EST (Eni Slurry Technology) è una tecnologia innovativa in grado di convertire gli oli pesanti, i bitumi e gli asfalteni (la parte hard degli oli pesanti) in prodotti leggeri di elevata qualità, riducendo in modo considevole la produzione di residui di raffinazione sia liquidi sia solidi (per esempio, coke o fuel oil). Nelle attività di raffinazione, questo processo potrebbe rappresentare la soluzione per la conversione del "fondo del barile", consentendo da un lato un miglior sfruttamento delle risorse classiche anche in termini ambientali, dall´altro la valorizzazione di risorse non convenzionali, come i greggi extra-pesanti e i bitumi da tar sands, che nei prossimi anni svolgeranno un ruolo importante nella crescita delle forniture energetiche. Nel mondo, le riserve provate di petrolio sono di ca. 1,2 trilioni di barili, mentre le stime sulle risorse di oli non convenzionali ammontano a circa 4,6 trilioni di barili (se anche solo il 10-15% di tali risorse sono considerate "recuperabili" secondo le odierne tecnologie upstream, la quantità è enorme, ca. 560 miliardi di barili).

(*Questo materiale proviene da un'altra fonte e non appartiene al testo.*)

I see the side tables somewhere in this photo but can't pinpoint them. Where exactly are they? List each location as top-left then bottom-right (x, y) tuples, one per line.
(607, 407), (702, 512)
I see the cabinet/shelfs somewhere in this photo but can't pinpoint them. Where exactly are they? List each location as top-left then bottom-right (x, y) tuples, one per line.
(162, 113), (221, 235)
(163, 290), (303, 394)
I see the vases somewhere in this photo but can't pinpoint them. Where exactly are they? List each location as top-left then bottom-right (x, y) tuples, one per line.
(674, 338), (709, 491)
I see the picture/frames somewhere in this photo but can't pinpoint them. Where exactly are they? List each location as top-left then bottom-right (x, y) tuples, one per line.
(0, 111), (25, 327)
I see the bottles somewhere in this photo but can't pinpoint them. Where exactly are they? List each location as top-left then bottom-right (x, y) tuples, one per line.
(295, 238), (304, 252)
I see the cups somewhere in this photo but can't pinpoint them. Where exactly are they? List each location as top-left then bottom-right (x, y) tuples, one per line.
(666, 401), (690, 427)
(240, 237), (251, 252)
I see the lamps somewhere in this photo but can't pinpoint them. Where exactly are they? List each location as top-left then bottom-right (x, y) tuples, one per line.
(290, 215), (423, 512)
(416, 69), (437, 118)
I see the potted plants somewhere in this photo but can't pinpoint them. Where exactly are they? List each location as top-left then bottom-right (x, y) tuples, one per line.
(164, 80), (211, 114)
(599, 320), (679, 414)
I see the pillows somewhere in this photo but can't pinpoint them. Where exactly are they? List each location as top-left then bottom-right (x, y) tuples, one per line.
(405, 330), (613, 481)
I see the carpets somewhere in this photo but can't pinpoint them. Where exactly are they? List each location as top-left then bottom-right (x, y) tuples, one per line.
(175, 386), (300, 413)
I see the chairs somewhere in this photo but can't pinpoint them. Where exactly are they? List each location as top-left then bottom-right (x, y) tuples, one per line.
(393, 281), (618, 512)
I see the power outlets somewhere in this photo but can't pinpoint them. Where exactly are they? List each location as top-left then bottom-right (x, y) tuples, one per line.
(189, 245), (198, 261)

Questa tecnologia è frutto di un´attività di ricerca avviata in Eni alla fine degli anni ´80: in questa prima fase è stata condotta un’estesa attività di laboratorio, grazie alla quale sono stati approfonditi gli aspetti chimici e chimico-fisici della reazione. I risultati conseguiti hanno permesso di individuare uno schema di processo innovativo, che consente di superare le limitazioni che hanno finora frenato lo sviluppo su scala industriale dei processi slurry.

*) Il primo impianto industriale EST, della capacità di 23.000 barili di carica al giorno, è in costruzione nella raffineria Eni di Sannazzaro de’ Burgundi (PV): lo start up è previsto entro il 2012. Eni realizzerà quindi la prima unità industriale di conversione residui al mondo basata su tecnologia slurry. Dal punto di vista tecnologico, EST può essere descritto come un processo di hydrocracking, avente come caratteristiche peculiari l’impiego di un catalizzatore nanodisperso a base di molibdeno ed uno schema che consente il riciclo del catalizzatore stesso e il raggiungimento di livelli di conversioni prossimi al 100%.